Haha don’t worry — I wasn’t calling
you a Topping salesman. I meant that the
argument (“1 kΩ is fine, stop worrying”) sounded like something a marketing guy would say, because from an engineering standpoint it
is an unusually low input impedance, and that choice deserves at least a raised eyebrow.
That said, your point is fair too:
- If the DAC can comfortably drive 1 kΩ (and many solid-state outputs can), then in practice nothing catastrophic happens.
- The noise advantage is real.
- Some users will never notice any issue.
But the reason I call it a “design flaw” is simply that
it breaks the expectation of standardized line-level equipment. The whole idea of RCA line inputs is
don’t load the source heavily, so devices remain interoperable.

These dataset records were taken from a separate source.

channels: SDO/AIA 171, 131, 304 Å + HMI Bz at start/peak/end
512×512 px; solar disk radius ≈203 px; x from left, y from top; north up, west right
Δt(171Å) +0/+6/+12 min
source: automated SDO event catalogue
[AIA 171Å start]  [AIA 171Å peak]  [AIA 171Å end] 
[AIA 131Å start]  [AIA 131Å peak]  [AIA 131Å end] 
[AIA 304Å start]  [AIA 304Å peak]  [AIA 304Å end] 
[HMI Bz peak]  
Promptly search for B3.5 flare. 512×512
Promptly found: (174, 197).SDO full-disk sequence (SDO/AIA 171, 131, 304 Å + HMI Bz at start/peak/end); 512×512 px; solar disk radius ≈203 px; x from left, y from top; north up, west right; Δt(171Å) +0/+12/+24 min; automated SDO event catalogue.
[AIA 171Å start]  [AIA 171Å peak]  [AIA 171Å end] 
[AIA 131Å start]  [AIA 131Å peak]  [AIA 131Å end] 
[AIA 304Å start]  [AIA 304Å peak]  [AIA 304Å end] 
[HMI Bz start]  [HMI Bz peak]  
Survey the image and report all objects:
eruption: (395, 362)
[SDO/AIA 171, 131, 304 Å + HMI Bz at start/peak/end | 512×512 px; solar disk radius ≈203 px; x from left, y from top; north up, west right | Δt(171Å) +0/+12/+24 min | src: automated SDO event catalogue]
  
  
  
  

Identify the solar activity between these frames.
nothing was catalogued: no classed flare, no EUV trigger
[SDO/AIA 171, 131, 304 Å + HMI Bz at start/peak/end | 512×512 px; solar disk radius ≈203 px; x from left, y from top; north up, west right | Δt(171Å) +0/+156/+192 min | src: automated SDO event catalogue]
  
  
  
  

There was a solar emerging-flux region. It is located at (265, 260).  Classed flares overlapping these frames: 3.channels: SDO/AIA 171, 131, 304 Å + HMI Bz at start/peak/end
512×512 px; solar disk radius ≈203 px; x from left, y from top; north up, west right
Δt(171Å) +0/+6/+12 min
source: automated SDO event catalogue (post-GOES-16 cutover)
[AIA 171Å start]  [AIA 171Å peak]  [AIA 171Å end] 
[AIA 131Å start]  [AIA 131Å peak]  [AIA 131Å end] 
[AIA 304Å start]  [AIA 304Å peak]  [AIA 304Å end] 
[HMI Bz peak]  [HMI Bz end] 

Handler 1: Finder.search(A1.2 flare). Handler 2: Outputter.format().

When one manufacturer decides to go down to 1 kΩ, suddenly:
- Some DACs or preamps are no longer a good match.
- Frequency response may vary depending on the source.
- Output stages with higher impedance may distort earlier.
- Passive preamps become unusable.
So it’s not about Topping specifically, it could be
any brand, it just feels like an odd engineering compromise that trades compatibility for measurable noise specs.